Hinsichtlich der methodischen Umsetzung der Erfassung und Auswertung von Informationen zur alltäglichen Lebenssituation von Schulkindern mit sprachlichen Beeinträchtigungen ergeben sich auf Basis der Ausführungen zur methodischen Vorgehensweise in ausgewählten biografischen Analysen (siehe Abschnitt 4.5) folgende fünf handlungsleitende Annahmen:

  1. 1.

    Die Entwicklung des Analyseverfahrens erfolgt von einem handlungstheoretischen Standpunkt. Daher gilt es, Methoden zur Erfassung von Informationen zur alltäglichen Lebenssituation von Schulkindern mit sprachlichen Beeinträchtigungen auszuwählen, die es den an der Diagnostik beteiligten Personen ermöglichen, gemeinsame Ziele zu verfolgen, die auf gemeinsamen Plänen basieren und sich an gemeinsamen Werten orientieren.

  2. 2.

    Es werden solche Methoden zur Erfassung von Informationen zur alltäglichen Lebenssituation von Schulkindern mit sprachlichen Beeinträchtigungen ausgewählt, die es ermöglichen, die Handlungen und Handlungsbegründungen der beteiligten Kinder zu erfassen. Solche Methoden sind beispielsweise Spielsituationen, Experimente oder gemeinsam erlebte Situationen aus dem Alltag des Kindes. Bei der Auswahl der Methoden gilt es zu beachten, dass sie Sprachanlässe bieten, da Gespräche über alltägliche Erfahrungen es ermöglichen, Erkenntnisse über die Handlungen und Handlungsbegründungen des Kindes zu erlangen.

  3. 3.

    Es gilt, Methoden zur Erfassung von Informationen zur alltäglichen Lebenssituation von Schulkindern mit sprachlichen Beeinträchtigungen so auszuwählen, dass eine Teilhabe des Kindes sowie der Bezugspersonen des Kindes am diagnostischen Prozess ermöglicht wird. Daher bieten sich Methoden wie teilnehmende Beobachtung sowie qualitative Interviewformen an.

  4. 4.

    Die Erfassung und Auswertung von Informationen zur alltäglichen Lebenssituation des Kindes ist aufgrund der förderdiagnostischen Ausrichtung prozesshaft über einen möglichst langen Zeitraum zu gestalten, um eine entwicklungsorientierte Analyse zu gewährleisten.

  5. 5.

    Eine handlungstheoretische Auswertung der erfassten Informationen zur alltäglichen Lebenssituation von Schulkindern mit sprachlichen Beeinträchtigungen ermöglicht die Rekonstruktion der Bedingungen der alltäglichen Lebenssituation des Kindes.

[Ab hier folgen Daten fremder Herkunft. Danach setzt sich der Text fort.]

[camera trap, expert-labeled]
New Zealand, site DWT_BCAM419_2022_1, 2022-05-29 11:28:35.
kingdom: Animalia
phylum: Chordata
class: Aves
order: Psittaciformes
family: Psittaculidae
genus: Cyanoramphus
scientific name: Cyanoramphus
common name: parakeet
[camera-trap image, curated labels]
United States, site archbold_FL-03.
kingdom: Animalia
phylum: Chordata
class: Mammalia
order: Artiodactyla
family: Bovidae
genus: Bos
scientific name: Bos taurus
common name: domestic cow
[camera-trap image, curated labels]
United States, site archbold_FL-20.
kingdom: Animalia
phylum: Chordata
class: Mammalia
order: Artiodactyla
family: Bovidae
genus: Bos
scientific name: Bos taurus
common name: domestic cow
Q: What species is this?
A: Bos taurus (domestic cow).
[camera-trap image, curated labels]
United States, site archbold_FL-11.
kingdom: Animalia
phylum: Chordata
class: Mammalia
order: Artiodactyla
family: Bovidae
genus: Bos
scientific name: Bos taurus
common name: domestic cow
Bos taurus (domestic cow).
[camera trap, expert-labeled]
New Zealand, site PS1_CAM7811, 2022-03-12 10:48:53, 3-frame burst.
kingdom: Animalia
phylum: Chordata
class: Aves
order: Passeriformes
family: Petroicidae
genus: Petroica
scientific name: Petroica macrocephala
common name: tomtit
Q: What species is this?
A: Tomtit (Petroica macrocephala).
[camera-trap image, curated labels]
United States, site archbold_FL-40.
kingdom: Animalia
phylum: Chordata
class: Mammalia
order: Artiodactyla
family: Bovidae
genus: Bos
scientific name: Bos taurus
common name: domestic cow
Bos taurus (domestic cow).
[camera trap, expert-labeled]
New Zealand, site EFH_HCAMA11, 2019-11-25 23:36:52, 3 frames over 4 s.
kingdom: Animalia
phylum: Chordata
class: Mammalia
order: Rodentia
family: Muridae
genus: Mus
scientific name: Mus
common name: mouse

Im vorliegenden Kapitel wurden die bisherigen Ausführungen zur Konstruktion von alltäglicher Lebenssituation sowie zur methodischen Umsetzung bei der Erfassung und Auswertung von Informationen zur alltäglichen Lebenssituation von Schulkindern mit sprachlichen Beeinträchtigungen zusammengefasst und in handlungsleitende Schlussfolgerungen für die Entwicklung eines Analyseverfahrens überführt. Im folgenden Kapitel wird die Entwicklung, Erprobung und Evaluation des Verfahrens zur Erfassung und Auswertung von Informationen zur alltäglichen Lebenssituation von Schulkindern mit sprachlichen Beeinträchtigungen in den Mittelpunkt der Ausführungen gestellt.